#16471
Avatar for Laura TymasLaura Tymas
Participant

Thanks for your response Andree. I have been asking at the International Seating Symposium in 2017 and 2019 about this and have found little information. I really like the data the FMA captures. However, I am currently looking into the licensing. It is $2000 per year with the requirement that 5 follow up phone calls are made by the clinician. US Rehab has the rights, then they scrub the data and send it to Univ of Pittsburgh for anyalysis. If the licensee does not want to make the follow up calls, the cost is $5000 for US Rehab to make the calls. We are under really intense productivity standards in my clinic and I don’t have time to make these calls, nor do I think I should have to pay them to carry out their research.
The other outcome tools I like are the WUSPI (Wheelchairs Users Pain Index), and the Groningen Activity Rating Scale (which asks about ADL function, but has questions about walking, not wheelchair use). I also use the Timed Up and Go on almost all patients who can walk a little and 6 minute walk for patients who I feel are more on the margins of qualification. For MS patients, I use the 12 Item MS Walking Scale and Modified Fatigue Impact Scale.

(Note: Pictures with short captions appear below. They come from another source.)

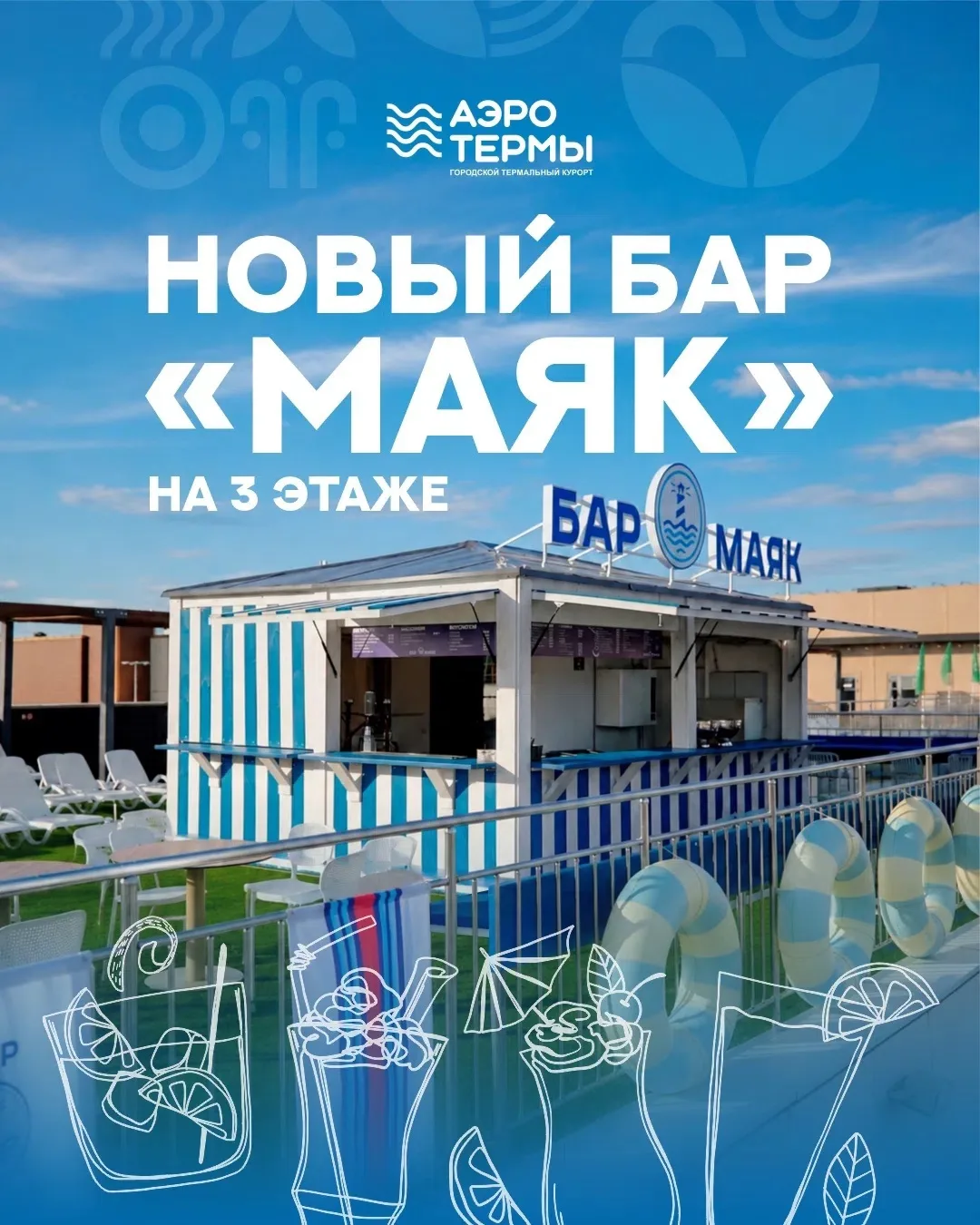 Маяк зажёгся на 3-м этаже «АЭРОТЕРМ» ⚓️✨ 

Мы открыли бар, где хочется остаться до закрытия. Не прос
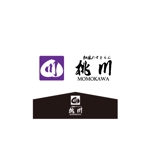 Iguchi Yasuhisa (iguchi7)さんの和風れすとらんのロゴへの提案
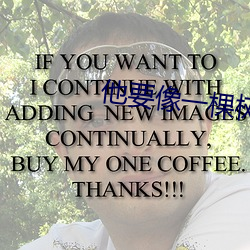 他要像一棵(棵)树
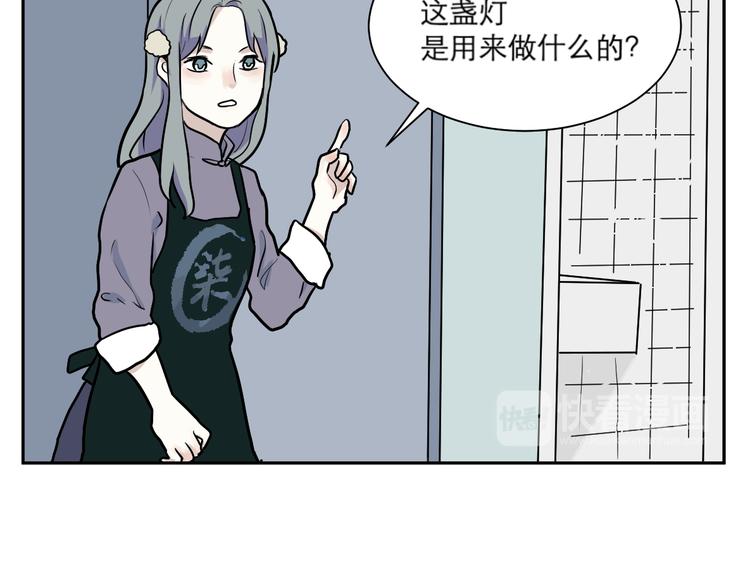 第44话 续命4(1/2)-第45话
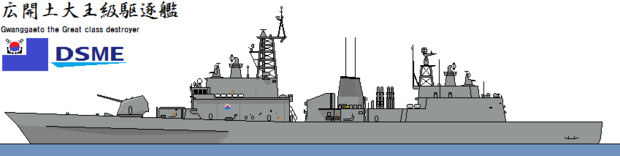 広開土大王級駆逐艦 Kaizu さんのイラスト ニコニコ静画 イラスト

I really wish Pitt would make the FMA available for use for free and not require clinicians to do follow up calls.
Feel free to contact me directly if you have other ideas ([email protected]). We use a lot of outcome measures in our clinic for our neurologic and geriatric patients, but this lack of outcomes for wheelchair users for qualification for a mobility device is troubling. Insurers are making it more and more difficult to justify the need for a mobility device and a wheelchair based outcome measure would be useful.